▸ **Teks yang Diberikan**
══════════

JAKARTA, RADARSUMBAR.COM – PT Indosat Ooredoo Tbk (ISAT) dengan PT Hutchison 3 Indonesia (H3I) akan efektif bergabung atau merger pada 4 Januari 2022. Hal ini merupakan keberlanjutan usai penandatanganan persetujuan merger pada 16 September lalu kemudian diperbaharui pada 20 Desember 2021.
“Tanggal efektif penggabungan, 4 Januari 2022 atau suatu tanggal di kemudian hari pada Menteri Hukum dan Hak Asasi Manusia menerbitkan persetujuan atas penggabungan usaha dan penerimaan atas pemberitahuan tentang perubahan komposisi kepemilikan saham Indosat yang mencerminkan pengendalian bersama oleh CK Hutchison Indonesia dan Ooredoo South East Asia,” tulis keterbukaan informasi dikutip Senin (27/12/2021).

══════════

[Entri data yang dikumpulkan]
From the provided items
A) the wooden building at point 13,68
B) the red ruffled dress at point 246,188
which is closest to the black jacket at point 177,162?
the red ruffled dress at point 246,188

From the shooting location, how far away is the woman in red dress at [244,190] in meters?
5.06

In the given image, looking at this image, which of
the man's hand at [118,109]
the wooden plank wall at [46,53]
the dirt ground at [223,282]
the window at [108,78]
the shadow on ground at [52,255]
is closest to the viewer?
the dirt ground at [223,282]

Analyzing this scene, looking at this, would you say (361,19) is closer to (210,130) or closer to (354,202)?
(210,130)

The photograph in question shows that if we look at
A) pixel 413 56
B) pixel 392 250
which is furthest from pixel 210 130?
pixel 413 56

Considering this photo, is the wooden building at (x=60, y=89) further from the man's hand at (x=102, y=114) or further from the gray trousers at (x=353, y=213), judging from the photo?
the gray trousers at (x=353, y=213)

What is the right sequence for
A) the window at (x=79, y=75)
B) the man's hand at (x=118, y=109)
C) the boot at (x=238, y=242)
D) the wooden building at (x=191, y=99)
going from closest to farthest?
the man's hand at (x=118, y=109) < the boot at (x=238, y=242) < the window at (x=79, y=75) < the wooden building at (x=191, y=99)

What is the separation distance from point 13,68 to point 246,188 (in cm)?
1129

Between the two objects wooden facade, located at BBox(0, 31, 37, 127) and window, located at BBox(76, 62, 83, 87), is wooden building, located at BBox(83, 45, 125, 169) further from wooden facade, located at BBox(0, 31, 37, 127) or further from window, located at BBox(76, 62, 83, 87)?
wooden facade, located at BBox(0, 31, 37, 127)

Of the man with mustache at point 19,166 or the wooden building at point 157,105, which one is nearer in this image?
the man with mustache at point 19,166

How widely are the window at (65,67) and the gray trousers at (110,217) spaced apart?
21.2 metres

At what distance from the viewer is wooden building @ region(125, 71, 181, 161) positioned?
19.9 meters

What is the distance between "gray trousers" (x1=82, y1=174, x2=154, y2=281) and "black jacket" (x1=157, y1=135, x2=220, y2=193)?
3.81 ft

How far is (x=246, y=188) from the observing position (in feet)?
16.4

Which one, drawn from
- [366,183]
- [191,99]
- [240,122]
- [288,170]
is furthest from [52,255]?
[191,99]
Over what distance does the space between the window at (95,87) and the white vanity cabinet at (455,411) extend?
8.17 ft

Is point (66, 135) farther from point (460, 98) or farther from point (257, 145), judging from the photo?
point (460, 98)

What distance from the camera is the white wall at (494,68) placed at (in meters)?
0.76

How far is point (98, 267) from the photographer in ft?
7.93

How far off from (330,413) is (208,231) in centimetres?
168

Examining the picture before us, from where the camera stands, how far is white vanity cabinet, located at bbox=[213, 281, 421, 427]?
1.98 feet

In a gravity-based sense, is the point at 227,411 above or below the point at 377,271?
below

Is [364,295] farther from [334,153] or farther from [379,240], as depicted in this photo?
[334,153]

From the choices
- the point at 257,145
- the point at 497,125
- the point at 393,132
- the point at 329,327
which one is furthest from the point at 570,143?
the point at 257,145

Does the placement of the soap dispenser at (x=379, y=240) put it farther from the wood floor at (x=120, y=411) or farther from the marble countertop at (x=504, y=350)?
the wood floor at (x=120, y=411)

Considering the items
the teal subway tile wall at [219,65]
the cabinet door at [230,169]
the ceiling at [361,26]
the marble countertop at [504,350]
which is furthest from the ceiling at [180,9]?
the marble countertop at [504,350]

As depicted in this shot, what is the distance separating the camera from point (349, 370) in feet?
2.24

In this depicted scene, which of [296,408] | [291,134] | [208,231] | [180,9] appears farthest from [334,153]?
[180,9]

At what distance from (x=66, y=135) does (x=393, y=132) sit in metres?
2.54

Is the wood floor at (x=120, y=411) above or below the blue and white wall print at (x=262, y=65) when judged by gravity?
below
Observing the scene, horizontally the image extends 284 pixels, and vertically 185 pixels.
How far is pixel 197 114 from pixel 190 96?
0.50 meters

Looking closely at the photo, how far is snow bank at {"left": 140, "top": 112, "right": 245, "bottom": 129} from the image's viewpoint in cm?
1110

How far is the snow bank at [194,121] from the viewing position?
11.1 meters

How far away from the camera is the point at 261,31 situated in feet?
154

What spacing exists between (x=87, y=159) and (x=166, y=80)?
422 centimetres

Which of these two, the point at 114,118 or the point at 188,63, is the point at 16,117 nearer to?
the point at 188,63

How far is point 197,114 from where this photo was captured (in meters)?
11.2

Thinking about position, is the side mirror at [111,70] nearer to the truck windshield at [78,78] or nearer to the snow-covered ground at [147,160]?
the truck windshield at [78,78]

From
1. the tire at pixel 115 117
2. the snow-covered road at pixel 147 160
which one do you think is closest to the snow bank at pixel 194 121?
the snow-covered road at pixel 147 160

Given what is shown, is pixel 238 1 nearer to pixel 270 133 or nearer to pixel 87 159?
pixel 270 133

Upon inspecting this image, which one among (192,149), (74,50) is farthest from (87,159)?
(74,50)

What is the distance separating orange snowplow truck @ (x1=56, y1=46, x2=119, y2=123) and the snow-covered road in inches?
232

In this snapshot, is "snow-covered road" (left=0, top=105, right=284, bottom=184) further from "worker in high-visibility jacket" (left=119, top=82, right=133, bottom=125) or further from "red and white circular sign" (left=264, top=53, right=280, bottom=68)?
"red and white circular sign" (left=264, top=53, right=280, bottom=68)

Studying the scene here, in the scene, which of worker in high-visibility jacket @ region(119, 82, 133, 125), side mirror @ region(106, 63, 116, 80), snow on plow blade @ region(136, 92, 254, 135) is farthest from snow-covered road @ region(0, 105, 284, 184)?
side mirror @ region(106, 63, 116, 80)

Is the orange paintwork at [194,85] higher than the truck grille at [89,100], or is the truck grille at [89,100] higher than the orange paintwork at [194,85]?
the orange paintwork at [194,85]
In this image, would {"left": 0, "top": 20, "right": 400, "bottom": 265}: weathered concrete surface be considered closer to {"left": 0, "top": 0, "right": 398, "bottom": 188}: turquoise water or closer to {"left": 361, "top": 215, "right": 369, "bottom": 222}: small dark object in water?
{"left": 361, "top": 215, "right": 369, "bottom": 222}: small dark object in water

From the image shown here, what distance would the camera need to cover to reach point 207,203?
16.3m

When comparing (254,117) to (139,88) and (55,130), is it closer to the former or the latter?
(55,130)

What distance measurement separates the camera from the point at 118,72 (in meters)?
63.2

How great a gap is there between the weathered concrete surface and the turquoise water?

══════════

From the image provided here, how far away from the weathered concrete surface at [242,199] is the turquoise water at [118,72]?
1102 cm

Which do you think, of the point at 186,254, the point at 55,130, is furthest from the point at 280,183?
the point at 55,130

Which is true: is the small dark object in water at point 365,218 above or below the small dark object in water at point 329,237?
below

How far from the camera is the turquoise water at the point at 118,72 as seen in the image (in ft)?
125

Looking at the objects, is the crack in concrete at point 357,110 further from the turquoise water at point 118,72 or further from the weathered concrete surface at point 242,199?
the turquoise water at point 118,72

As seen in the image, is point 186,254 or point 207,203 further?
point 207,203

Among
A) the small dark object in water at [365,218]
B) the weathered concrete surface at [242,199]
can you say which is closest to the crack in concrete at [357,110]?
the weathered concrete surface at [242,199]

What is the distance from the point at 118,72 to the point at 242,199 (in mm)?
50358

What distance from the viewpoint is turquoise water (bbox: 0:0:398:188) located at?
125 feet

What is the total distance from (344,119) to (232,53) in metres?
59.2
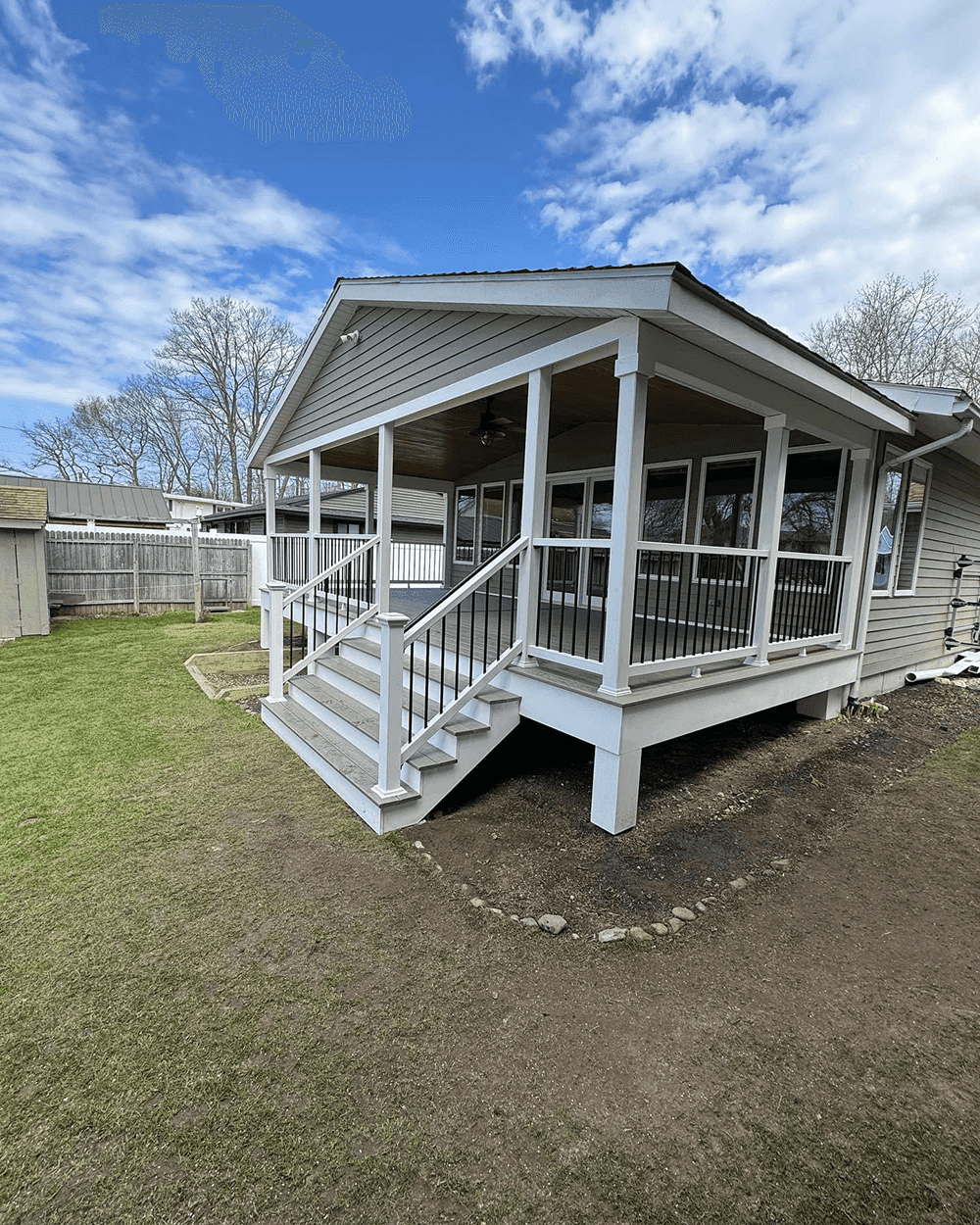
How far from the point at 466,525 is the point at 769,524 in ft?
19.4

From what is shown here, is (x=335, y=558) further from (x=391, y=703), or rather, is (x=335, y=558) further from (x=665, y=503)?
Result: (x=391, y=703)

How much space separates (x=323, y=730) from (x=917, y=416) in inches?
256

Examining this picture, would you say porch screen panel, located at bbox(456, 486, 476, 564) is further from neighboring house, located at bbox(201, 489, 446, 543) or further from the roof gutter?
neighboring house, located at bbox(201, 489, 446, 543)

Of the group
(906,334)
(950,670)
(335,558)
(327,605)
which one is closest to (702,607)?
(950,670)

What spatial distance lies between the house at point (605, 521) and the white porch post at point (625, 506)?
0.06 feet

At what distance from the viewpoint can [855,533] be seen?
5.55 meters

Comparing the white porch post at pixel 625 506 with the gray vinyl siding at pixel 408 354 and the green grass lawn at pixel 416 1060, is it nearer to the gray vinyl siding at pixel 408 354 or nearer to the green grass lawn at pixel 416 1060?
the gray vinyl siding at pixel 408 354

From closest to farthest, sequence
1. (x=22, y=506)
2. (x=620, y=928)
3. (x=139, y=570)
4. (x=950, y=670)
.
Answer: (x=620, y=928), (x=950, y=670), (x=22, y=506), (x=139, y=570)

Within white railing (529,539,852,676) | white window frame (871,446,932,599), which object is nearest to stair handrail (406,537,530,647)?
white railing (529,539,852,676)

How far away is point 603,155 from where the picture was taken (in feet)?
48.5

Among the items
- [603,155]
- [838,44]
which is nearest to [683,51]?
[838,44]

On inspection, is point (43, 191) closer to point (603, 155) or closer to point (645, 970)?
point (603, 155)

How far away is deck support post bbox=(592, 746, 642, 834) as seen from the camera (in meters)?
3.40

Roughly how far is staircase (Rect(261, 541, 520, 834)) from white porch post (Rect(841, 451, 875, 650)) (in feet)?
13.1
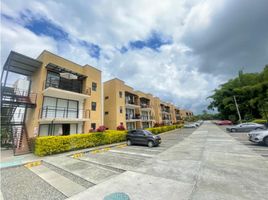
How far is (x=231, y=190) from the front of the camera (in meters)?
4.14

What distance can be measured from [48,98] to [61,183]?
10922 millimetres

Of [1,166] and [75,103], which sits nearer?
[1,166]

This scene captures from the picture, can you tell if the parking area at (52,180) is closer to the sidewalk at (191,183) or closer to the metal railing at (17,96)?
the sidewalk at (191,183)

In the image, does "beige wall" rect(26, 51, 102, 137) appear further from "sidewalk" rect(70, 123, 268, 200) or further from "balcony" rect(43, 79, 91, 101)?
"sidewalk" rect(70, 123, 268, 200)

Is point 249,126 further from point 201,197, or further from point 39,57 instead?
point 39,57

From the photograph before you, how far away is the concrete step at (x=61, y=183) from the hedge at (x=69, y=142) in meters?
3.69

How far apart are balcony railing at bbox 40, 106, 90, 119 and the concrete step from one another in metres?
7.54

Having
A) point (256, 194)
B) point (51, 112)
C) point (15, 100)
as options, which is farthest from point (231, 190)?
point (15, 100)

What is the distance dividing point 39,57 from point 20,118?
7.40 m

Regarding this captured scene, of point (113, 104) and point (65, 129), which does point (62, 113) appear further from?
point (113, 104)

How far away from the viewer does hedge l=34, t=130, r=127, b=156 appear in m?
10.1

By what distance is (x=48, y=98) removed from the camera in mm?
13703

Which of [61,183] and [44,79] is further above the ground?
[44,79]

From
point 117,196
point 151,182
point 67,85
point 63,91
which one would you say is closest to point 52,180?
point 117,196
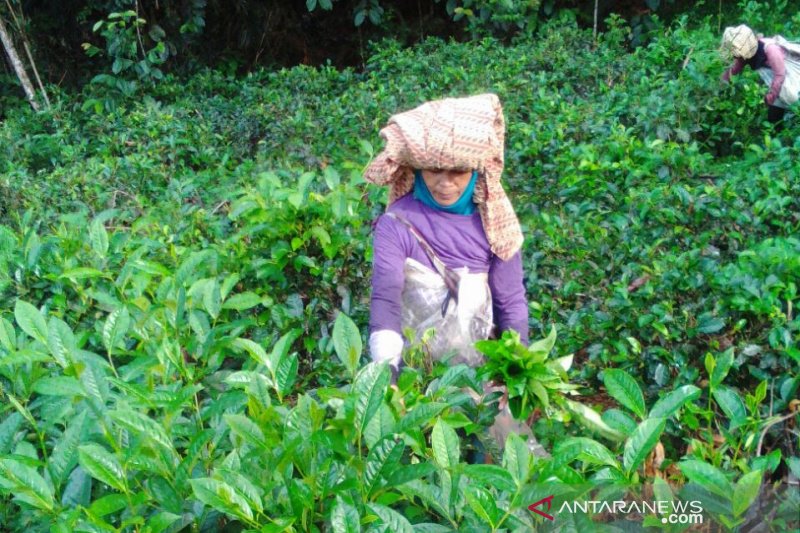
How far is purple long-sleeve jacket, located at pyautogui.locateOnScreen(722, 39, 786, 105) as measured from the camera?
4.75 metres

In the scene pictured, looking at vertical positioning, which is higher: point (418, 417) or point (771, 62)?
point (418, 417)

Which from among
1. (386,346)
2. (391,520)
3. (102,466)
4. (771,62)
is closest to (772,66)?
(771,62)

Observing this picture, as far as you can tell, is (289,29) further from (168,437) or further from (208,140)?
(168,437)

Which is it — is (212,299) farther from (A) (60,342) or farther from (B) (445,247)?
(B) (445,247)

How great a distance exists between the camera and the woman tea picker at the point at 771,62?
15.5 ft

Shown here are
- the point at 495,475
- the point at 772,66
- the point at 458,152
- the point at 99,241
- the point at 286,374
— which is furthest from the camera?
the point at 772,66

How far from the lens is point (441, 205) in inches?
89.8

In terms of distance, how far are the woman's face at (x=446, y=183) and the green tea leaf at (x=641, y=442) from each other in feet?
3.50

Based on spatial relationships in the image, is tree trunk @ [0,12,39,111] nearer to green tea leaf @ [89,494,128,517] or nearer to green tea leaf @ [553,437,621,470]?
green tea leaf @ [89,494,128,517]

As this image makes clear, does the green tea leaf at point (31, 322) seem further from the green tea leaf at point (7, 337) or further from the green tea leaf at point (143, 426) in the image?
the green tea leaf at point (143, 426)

══════════

▸ **Tugas yang Dikerjakan**
A. Jawablah pertanyaan berikut berdasarkan teks tentang merger Indosat.
(i) Pada tanggal berapa Indosat Ooredoo dan Hutchison 3 Indonesia akan efektif bergabung?
(ii) Pada tanggal berapa persetujuan merger ditandatangani?
(iii) Pihak mana saja yang disebut melakukan pengendalian bersama atas Indosat?
B. Tukarlah "merger" dengan "fusi" pada bagian teks tentang merger Indosat yang diawali "JAKARTA, RADARSUMBAR.COM –" dan berlanjut hingga "dikutip Senin (27/12/2021).", lalu tuliskan bagian itu kembali.
Catatan-catatan tersebut tidak diperlukan dalam latihan ini.

▸ **Hasil Latihan**
A.
(i) 4 Januari 2022
(ii) 16 September
(iii) CK Hutchison Indonesia dan Ooredoo South East Asia

B.
JAKARTA, RADARSUMBAR.COM – PT Indosat Ooredoo Tbk (ISAT) dengan PT Hutchison 3 Indonesia (H3I) akan efektif bergabung atau fusi pada 4 Januari 2022. Hal ini merupakan keberlanjutan usai penandatanganan persetujuan fusi pada 16 September lalu kemudian diperbaharui pada 20 Desember 2021.
“Tanggal efektif penggabungan, 4 Januari 2022 atau suatu tanggal di kemudian hari pada Menteri Hukum dan Hak Asasi Manusia menerbitkan persetujuan atas penggabungan usaha dan penerimaan atas pemberitahuan tentang perubahan komposisi kepemilikan saham Indosat yang mencerminkan pengendalian bersama oleh CK Hutchison Indonesia dan Ooredoo South East Asia,” tulis keterbukaan informasi dikutip Senin (27/12/2021).